À primeira vista, não. As autoridades judiciárias e judiciais brasileiras não seriam competentes para agirem no caso. Isso por causa da chamada territorialidade. O Código Penal Brasileiro fixa a regra geral de que a justiça do lugar em que ocorreu o crime é que é a competente para julgar o criminoso que o cometeu.
NO LOCAL – Exemplo: para crimes cometidos na cidade (comarca) pernambucana de Exu, só ao juiz de Exu compete julgar, ainda que as partes envolvidas – vitima(s) e criminoso(s) – lá não residam. Se assim é instituído no âmbito do território nacional, com muito mais razão o mesmo raciocínio se aplica para crimes ocorridos fora do Brasil.
No entanto, o jogador e a modelo são brasileiros e ambos voltaram ao Brasil e hoje se encontram no território nacional. Aí a competência é das autoridades judiciária (polícia) e judicial (justiça) de nosso país. Isto porque o artigo 7º do Código Penal, ao tratar especificamente da “Extraterritorialidade”, determina que ficam sujeitos à lei brasileira, embora cometidos no estrangeiro, entre outras hipóteses, os crimes praticados por brasileiros se o agente (acusado) entrar no território nacional. No “caso Neymar”, ambos, acusadora e acusado são brasileiros e voltaram ao Brasil. Logo, é juridicamente legal e possível que as autoridades brasileiras investiguem e julguem o caso.
DILIGÊNCIAS – Já no tocante às diligências investigativas e à possibilidade ou não de condenação, seja no campo cível da reparação do dano e no criminal, que são campos independentes, tudo será muito difícil. E demorado.
Apenas a título de mero exercício de raciocínio, a modelo não viajou a Paris para passear com o jogador. Mesmo tendo sido com a finalidade de ocasionais encontros amorosos em hotel – como está sendo contado, publicado e não desmentido –, a consensualidade dos parceiros não dá, principalmente ao homem, o “direito de propriedade” sobre a mulher.
Nem no casamento, o homem passaria a ser detentor de uma carta branca para o marido forçar a esposa ao ato sexual. Raciocinar contrariamente seria um regresso à escravidão.
DELEITE SEXUAL – Ainda que este “programa” internacional tenha sido para o deleite sexual de ambos, do jogador e da modelo, esta não perde a sua dignidade, os seus atributos da personalidade, o seu valor como pessoa humana, dotada de corpo e espírito.
Não será porque ela viajou a Paris só para “transar” que seu parceiro, mesmo que tenha ocorrido a hipótese de ter ele arcado com todos os custos e preço da empreitada, possa ele fazer da mulher o que bem entender.

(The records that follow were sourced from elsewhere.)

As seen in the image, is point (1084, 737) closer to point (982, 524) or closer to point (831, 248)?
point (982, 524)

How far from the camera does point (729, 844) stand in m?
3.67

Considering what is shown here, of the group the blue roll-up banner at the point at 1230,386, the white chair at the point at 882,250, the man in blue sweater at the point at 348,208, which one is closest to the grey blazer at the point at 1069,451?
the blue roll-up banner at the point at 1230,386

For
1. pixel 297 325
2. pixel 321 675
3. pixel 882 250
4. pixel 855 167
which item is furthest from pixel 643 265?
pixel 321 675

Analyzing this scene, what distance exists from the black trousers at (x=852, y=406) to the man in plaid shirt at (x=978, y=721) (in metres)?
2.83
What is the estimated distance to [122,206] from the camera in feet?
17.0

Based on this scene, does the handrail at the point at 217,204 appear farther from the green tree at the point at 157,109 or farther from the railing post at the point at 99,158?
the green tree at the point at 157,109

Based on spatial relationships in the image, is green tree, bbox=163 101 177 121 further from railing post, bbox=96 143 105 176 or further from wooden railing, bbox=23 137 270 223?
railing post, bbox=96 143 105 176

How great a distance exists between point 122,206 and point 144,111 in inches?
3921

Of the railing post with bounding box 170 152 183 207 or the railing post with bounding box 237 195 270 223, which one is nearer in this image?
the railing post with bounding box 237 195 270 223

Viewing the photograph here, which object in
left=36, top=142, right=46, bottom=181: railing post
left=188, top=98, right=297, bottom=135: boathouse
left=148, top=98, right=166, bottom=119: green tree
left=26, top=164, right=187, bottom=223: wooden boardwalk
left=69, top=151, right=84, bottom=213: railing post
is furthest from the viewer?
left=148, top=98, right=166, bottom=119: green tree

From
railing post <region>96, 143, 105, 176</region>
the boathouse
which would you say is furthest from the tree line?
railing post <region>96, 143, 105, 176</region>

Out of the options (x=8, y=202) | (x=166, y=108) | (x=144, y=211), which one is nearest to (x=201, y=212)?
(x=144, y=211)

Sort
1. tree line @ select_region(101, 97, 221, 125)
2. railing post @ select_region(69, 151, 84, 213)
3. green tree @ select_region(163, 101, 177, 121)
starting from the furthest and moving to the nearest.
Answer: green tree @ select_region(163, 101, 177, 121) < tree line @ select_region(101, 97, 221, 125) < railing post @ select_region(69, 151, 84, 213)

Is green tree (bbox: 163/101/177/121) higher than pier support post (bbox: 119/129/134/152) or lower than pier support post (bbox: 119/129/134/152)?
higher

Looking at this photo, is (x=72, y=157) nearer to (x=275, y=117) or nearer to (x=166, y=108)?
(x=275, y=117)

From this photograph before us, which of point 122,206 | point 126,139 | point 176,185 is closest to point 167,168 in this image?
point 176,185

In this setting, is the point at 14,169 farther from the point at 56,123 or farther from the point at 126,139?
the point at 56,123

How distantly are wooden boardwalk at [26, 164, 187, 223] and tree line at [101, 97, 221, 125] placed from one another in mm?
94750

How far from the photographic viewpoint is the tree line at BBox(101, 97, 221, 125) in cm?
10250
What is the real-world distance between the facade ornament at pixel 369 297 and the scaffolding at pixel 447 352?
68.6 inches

Não, não pode. Nesta quarta-feira, o presidente Bolsonaro, referindo-se ao caso, disse mais ou menos assim: “Ela atravessou todo o oceano e agora… hoje à noite, depois do jogo, vou ao vestiário dar um abraço no Neymar…”. A fala presidencial foi bastante descuidada. E machista.
E AS PROVAS? –
Mas tudo dependerá de provas. Prova de que houve o tal “estupro”. Prova de que o jogador agrediu a modelo. E compete à modelo o dever de produzir a(s) prova(s), que podem ser de todas as espécies, testemunhal, documental, pericial, circunstancial…. Mas tudo muito difícil, em razão da distância e do tempo decorrido.
O ônus da prova cabe a quem acusa. E o processo penal não foi instituído para o acusado provar sua inocência, e sim para o acusador provar a autoria e culpa do acusado. Para terminar: é lamentável que neste nosso Brasil, em que tudo, rigorosamente tudo está em crise, tudo está destruído e o país precisando ser refundado, o “caso Neymar” venha sendo a pauta que ocupa o noticiário.